Senate appropriators are readying a massive $60 billion aid package for states effected by Superstorm Sandy, which struck the East Coast at the end of October. Sources on the Hill tell Breitbart News that the full Senate is expected to take up the measure later this week, when it turns its attention to the pending Military Construction appropriation, which passed the House earlier this year. The disaster relief will be added as an amendment.
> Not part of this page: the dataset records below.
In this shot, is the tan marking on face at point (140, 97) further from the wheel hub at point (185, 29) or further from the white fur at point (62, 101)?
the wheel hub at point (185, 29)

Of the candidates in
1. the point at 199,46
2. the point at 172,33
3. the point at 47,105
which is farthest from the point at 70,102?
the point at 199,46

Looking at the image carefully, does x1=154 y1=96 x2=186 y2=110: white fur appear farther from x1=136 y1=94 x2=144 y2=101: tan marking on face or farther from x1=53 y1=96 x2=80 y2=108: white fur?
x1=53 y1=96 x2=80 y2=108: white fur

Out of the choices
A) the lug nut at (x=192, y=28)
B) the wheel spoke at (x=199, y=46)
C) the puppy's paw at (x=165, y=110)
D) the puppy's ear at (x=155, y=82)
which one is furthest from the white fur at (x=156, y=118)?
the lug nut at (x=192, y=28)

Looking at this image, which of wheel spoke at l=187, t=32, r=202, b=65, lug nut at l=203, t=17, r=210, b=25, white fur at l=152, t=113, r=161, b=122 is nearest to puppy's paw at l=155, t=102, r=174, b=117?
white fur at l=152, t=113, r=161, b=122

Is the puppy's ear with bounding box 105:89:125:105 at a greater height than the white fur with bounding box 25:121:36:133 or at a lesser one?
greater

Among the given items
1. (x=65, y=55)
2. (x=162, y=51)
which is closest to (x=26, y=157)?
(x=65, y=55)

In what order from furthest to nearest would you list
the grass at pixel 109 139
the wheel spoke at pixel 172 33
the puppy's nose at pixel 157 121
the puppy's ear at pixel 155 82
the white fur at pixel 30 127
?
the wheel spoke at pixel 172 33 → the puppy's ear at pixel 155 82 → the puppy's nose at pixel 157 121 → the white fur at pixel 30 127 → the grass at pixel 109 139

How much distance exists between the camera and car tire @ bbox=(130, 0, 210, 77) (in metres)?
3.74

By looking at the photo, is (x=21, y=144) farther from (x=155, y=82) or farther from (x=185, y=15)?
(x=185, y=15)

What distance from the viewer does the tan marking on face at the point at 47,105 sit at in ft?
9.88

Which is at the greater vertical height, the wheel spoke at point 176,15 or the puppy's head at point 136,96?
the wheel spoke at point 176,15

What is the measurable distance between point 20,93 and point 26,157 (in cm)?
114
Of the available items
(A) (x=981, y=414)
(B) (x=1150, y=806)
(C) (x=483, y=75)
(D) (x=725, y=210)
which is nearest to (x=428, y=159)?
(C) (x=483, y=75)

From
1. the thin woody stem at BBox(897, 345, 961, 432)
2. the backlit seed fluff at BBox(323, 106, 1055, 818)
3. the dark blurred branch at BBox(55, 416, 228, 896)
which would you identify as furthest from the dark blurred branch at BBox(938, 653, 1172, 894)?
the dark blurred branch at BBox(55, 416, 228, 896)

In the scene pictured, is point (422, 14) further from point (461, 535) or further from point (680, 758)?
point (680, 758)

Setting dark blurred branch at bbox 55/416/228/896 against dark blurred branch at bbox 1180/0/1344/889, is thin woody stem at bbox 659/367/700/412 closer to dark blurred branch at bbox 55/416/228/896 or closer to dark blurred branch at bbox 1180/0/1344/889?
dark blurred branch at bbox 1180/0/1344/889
Sources expect a floor fight over amendments to at least partially offset the costs of the relief, but that these will be unsuccessful. One possible fight could be over a White House proposal to appropriate $15 billion of the relief, a quarter of the total aid, through the Community Development Block Grant Program. That program has extremely flexible guidelines for eligible projects and could fund efforts only tangentially related to Sandy.
Next week, the House will likely take up the Senate version or request a conference to iron out specific details. Republicans on the Appropriations Committee have discussed, as an initial step, simply using the roughly $5 billion that remains in FEMA's disaster relief accounts. They could then revisit the matter next year if more aid is warranted.
It's a sensible position. And one that will remain on the table around 30 seconds after the Sandy Aid bill hits the House. With the holidays approaching, pressure on the House GOP to quickly pass a relief package will be enormous. It is unlikely they will make any real effort to offset the costs of the measure.